Abstract
Purpose :
Immune cell activation and synapse disassembly in the inner retina have been previously demonstrated in ocular hypertension models. Conflicting studies report neuroprotective vs neurotoxic roles of microglia in neurodegeneration. Here we characterize microglia activation and synaptic density changes in an NMDA-induced model of RGC death. We hypothesize that microglia activation will be neurotoxic and contribute to synapse disassembly after NMDA exposure.
Methods :
The eyes of adult Cx3Cr1-GFP mice, in which microglia are fluorescently labeled, were intravitreally injected with PBS (N=4), 0.05mM, 0.1mM, or 1mM NMDA (N=5/group). Three days post-injection, retinas were fixed and RGCs and presynaptic components were visualized by immunolabeling with antibodies to RBPMS and CtBP2, respectively.

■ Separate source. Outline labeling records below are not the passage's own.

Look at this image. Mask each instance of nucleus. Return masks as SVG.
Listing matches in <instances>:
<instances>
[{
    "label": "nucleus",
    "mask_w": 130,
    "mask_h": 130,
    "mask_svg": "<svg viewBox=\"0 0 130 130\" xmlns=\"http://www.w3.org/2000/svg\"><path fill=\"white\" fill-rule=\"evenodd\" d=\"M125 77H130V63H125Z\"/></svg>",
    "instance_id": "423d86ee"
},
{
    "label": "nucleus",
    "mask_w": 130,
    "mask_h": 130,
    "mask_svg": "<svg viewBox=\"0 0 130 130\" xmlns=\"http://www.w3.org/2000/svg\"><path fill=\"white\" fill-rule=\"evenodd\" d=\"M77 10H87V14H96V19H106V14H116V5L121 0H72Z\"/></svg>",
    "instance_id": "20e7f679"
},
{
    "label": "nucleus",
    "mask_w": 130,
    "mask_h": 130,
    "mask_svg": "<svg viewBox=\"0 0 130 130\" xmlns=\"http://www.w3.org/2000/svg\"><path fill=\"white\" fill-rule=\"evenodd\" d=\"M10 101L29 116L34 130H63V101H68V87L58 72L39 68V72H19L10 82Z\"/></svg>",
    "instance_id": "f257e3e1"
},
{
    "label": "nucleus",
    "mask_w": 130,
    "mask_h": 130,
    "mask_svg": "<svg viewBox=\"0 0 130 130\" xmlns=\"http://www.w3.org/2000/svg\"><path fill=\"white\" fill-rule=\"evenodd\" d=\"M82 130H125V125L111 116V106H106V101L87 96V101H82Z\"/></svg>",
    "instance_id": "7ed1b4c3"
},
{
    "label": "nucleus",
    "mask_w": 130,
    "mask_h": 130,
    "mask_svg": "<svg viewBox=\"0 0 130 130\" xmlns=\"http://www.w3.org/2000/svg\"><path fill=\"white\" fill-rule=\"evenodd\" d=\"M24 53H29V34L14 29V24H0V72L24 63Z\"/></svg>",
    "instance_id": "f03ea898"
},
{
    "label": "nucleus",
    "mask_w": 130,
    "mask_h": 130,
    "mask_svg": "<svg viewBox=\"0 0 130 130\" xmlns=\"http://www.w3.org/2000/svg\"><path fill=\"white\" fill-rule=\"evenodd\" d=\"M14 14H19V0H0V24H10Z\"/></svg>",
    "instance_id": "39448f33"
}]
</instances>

Image stacks of the inner plexiform layer (IPL) were acquired with confocal microscopy. Cell densities were computed by counting cells in a maximum image projection in ImageJ and synaptic densities computed using ObjectFinder (https://lucadellasantina.github.io/ObjectFinder/). The Mann-Whitney U test was used to calculate differences between groups.
Results :
RGC density was significantly reduced in 1mM NMDA-injected mice (4.18±0.32cells/1000μm2) compared to control (1.93±0.66cells/1000μm2; p=0.015). Interestingly, the 0.05 and 0.1mM groups showed no decrease, indicating a critical concentration for RGC death between 0.1 and 1mM NMDA. Microglia density was elevated in the 1mM NMDA condition (0.75±0.21cells/1000μm2) compared to control (0.52±0.19cells/1000μm2); however, the elevation did not reach statistical significance (p=0.11). Finally, despite RGC death, there was no difference in the density of presynaptic ribbons in the 1mM group (0.15±0.03puncta/μm3) compared to control (0.17±0.04puncta/μm3).
Conclusions :
Our results demonstrate greater RGC death and microglia activation as NMDA concentration increases. However, presynaptic ribbons appear to persist despite RGC loss, suggesting that NMDA is not toxic to bipolar cells. Analysis of bipolar cell density, postsynaptic component density, and the colocalization of microglial processes with these synaptic proteins will further elucidate the role of microglia activation in the synapse disassembly of the bipolar to ganglion cell synapse.
This abstract was presented at the 2023 ARVO Annual Meeting, held in New Orleans, LA, April 23-27, 2023.